Once you find the equation of the line (same buttons as finding $r$), you can use it to estimate values for $y$, given x-values, but NOT vice versa. There are two types of regression lines: x-on-y and y-on-x. The former should only be used when you are given an x-value, and need to estimate the y-value, while the second one should only be used when you are given a y-value, and need to estimate an x-value.
Probability:
Basic Terms
Trial: each time an experiment is repeated.
Outcomes: the possible results from a trial.
Sample Space: the set of all possible outcomes in an experiment/trial.
Event: set of outcomes of an experiment to which a probability is assigned.
Relative Frequency: number of times an event occurs divided by the total number of trials.
Probabilities of Outcomes
If all the outcomes in a trial are equally likely, and $A$ is your desired outcome, then the probability of $A$ occurring can be expressed as:
$$P(A)=\frac{\text {number of outcomes for $A$}}{\text{total number of outcomes}}=\frac{n(A)}{n(U)}$$
where $U$ is the set of all outcomes.
Complementary Events:
The complement of an event ($A’$) is the event of $A$ not occuring. For example, getting an odd number and getting an even number on a dice are two complementary events. As an event occurring, or not occurring, covers all eventualities, we get:
$$P(A)+P(A')=1 \qquad \text{or} \qquad P(A')=1-P(A)$$
Overlapping of Probabilities
Venn Diagrams: these are very helpful for showing which outcomes belong in which events, even with multiple events. They use overlapping circles to show the intersection of the probability of different events.
Intersection: notated $A\cup B$, the intersection contains the outcomes that are part of both $A$ and $B$ (excludes outcomes that are part of just one).
Union: notated $A\cap B$, the union contains the outcomes that are just in $A$, just in $B$, and in both (i.e. their intersection).

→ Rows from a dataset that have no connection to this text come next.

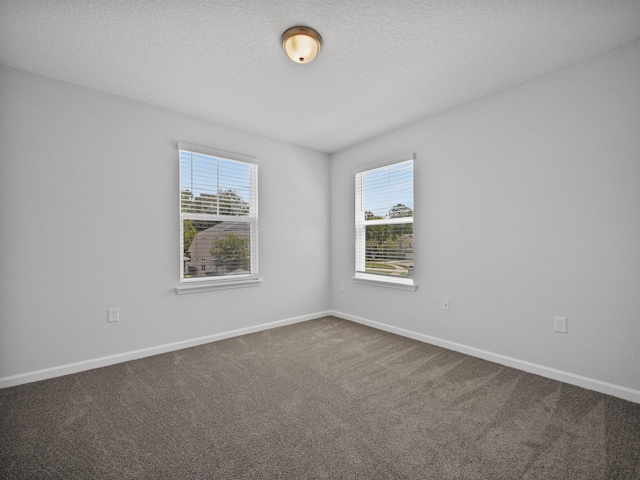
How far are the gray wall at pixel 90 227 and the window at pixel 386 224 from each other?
168cm

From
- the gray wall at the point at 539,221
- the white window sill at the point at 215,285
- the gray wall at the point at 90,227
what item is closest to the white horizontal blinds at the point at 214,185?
the gray wall at the point at 90,227

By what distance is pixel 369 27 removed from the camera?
2.00 metres

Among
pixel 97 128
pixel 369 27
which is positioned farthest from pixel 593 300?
pixel 97 128

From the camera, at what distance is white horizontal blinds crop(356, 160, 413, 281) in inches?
144

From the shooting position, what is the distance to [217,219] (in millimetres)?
3527

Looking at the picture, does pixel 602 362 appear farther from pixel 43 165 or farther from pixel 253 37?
pixel 43 165

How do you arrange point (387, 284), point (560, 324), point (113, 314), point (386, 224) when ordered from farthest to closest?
point (386, 224)
point (387, 284)
point (113, 314)
point (560, 324)

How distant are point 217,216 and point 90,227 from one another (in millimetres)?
1196

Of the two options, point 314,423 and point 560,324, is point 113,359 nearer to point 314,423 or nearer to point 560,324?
point 314,423

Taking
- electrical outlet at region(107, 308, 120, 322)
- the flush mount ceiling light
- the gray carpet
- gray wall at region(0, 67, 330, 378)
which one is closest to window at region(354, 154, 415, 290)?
the gray carpet

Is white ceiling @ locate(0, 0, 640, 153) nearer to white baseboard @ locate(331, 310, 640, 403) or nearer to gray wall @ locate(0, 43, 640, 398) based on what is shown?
gray wall @ locate(0, 43, 640, 398)

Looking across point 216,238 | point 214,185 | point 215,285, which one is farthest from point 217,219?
point 215,285

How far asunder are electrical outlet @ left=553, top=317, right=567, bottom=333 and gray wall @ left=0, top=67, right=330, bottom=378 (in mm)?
3112

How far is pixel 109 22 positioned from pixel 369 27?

Independent Events: this refers to events where one event occurring does not affect the probability of the other one occurring. For independent events: $P(A\cap B)=P(A)\cdot P(B)$
Mutually Exclusive: when there are no outcomes in the intersection (i.e. you can't have both events occur simultaneously). Hence, if $A$ and $B$ are mutually exclusive, then: $P(A\cap B)=0$
Using Venn diagrams, we can find the relationship between unions and intersections:
$$P(A\cup B)=P(A)+P(B)-P(A\cap B)$$
or for mutually exclusive events:
$$P(A\cup B)=P(A)+P(B)$$
Conditional Probability
This refers to finding the probability that an event occurs, given that it is known that another event has definitely occurred. The symbol “│” is often used to mean “given that”. Conditional probabilities can be calculated using the following equation:
$$P(A|B)=\frac{P(A\cap B)}{P(B)}$$
which means that the probability that $A$ will occur given that $B$ has occurred is equal to the probability of the intersection of $A$ and $B$, divided by the probability of $B$ occurring.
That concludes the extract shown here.